[Material for this task Boundary: Start]
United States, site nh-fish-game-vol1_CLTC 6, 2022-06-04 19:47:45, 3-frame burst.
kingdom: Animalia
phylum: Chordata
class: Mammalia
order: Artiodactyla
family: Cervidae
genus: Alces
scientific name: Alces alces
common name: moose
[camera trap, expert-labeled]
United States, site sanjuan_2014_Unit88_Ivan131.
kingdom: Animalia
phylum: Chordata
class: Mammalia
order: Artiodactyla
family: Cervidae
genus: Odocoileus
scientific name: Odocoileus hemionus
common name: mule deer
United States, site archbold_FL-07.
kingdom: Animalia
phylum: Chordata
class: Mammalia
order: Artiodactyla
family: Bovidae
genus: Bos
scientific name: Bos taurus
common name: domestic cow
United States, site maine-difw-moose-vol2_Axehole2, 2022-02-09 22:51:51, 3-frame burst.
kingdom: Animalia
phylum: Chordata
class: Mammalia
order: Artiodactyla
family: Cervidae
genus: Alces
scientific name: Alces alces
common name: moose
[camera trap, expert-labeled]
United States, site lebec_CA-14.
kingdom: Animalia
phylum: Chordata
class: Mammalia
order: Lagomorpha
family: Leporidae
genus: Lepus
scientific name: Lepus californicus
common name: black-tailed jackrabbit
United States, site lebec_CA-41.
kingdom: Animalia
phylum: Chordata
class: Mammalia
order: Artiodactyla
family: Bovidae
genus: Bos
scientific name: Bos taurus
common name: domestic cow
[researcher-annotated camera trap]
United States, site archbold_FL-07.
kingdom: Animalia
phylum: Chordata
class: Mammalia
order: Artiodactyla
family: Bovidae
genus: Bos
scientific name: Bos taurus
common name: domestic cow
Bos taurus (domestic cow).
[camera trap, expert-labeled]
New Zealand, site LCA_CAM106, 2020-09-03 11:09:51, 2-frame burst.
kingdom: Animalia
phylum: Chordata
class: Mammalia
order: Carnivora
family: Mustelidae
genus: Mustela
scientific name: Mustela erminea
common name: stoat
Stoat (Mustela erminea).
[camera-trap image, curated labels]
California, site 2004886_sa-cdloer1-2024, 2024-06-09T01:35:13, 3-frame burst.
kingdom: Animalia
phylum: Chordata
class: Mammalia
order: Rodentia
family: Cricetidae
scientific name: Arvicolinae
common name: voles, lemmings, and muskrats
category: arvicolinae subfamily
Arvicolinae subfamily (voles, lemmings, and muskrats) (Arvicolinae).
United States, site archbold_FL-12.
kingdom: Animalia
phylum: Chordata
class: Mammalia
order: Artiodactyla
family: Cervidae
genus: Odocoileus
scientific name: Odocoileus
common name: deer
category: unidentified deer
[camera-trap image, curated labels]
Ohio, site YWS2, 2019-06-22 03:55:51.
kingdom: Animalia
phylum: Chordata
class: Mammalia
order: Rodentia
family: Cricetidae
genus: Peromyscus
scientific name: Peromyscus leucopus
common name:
[Material for this task Boundary: End]
Exercise instructions:
Give all the lines above again, exactly.

Written reply:
United States, site nh-fish-game-vol1_CLTC 6, 2022-06-04 19:47:45, 3-frame burst.
kingdom: Animalia
phylum: Chordata
class: Mammalia
order: Artiodactyla
family: Cervidae
genus: Alces
scientific name: Alces alces
common name: moose
[camera trap, expert-labeled]
United States, site sanjuan_2014_Unit88_Ivan131.
kingdom: Animalia
phylum: Chordata
class: Mammalia
order: Artiodactyla
family: Cervidae
genus: Odocoileus
scientific name: Odocoileus hemionus
common name: mule deer
United States, site archbold_FL-07.
kingdom: Animalia
phylum: Chordata
class: Mammalia
order: Artiodactyla
family: Bovidae
genus: Bos
scientific name: Bos taurus
common name: domestic cow
United States, site maine-difw-moose-vol2_Axehole2, 2022-02-09 22:51:51, 3-frame burst.
kingdom: Animalia
phylum: Chordata
class: Mammalia
order: Artiodactyla
family: Cervidae
genus: Alces
scientific name: Alces alces
common name: moose
[camera trap, expert-labeled]
United States, site lebec_CA-14.
kingdom: Animalia
phylum: Chordata
class: Mammalia
order: Lagomorpha
family: Leporidae
genus: Lepus
scientific name: Lepus californicus
common name: black-tailed jackrabbit
United States, site lebec_CA-41.
kingdom: Animalia
phylum: Chordata
class: Mammalia
order: Artiodactyla
family: Bovidae
genus: Bos
scientific name: Bos taurus
common name: domestic cow
[researcher-annotated camera trap]
United States, site archbold_FL-07.
kingdom: Animalia
phylum: Chordata
class: Mammalia
order: Artiodactyla
family: Bovidae
genus: Bos
scientific name: Bos taurus
common name: domestic cow
Bos taurus (domestic cow).
[camera trap, expert-labeled]
New Zealand, site LCA_CAM106, 2020-09-03 11:09:51, 2-frame burst.
kingdom: Animalia
phylum: Chordata
class: Mammalia
order: Carnivora
family: Mustelidae
genus: Mustela
scientific name: Mustela erminea
common name: stoat
Stoat (Mustela erminea).
[camera-trap image, curated labels]
California, site 2004886_sa-cdloer1-2024, 2024-06-09T01:35:13, 3-frame burst.
kingdom: Animalia
phylum: Chordata
class: Mammalia
order: Rodentia
family: Cricetidae
scientific name: Arvicolinae
common name: voles, lemmings, and muskrats
category: arvicolinae subfamily
Arvicolinae subfamily (voles, lemmings, and muskrats) (Arvicolinae).
United States, site archbold_FL-12.
kingdom: Animalia
phylum: Chordata
class: Mammalia
order: Artiodactyla
family: Cervidae
genus: Odocoileus
scientific name: Odocoileus
common name: deer
category: unidentified deer
[camera-trap image, curated labels]
Ohio, site YWS2, 2019-06-22 03:55:51.
kingdom: Animalia
phylum: Chordata
class: Mammalia
order: Rodentia
family: Cricetidae
genus: Peromyscus
scientific name: Peromyscus leucopus
common name:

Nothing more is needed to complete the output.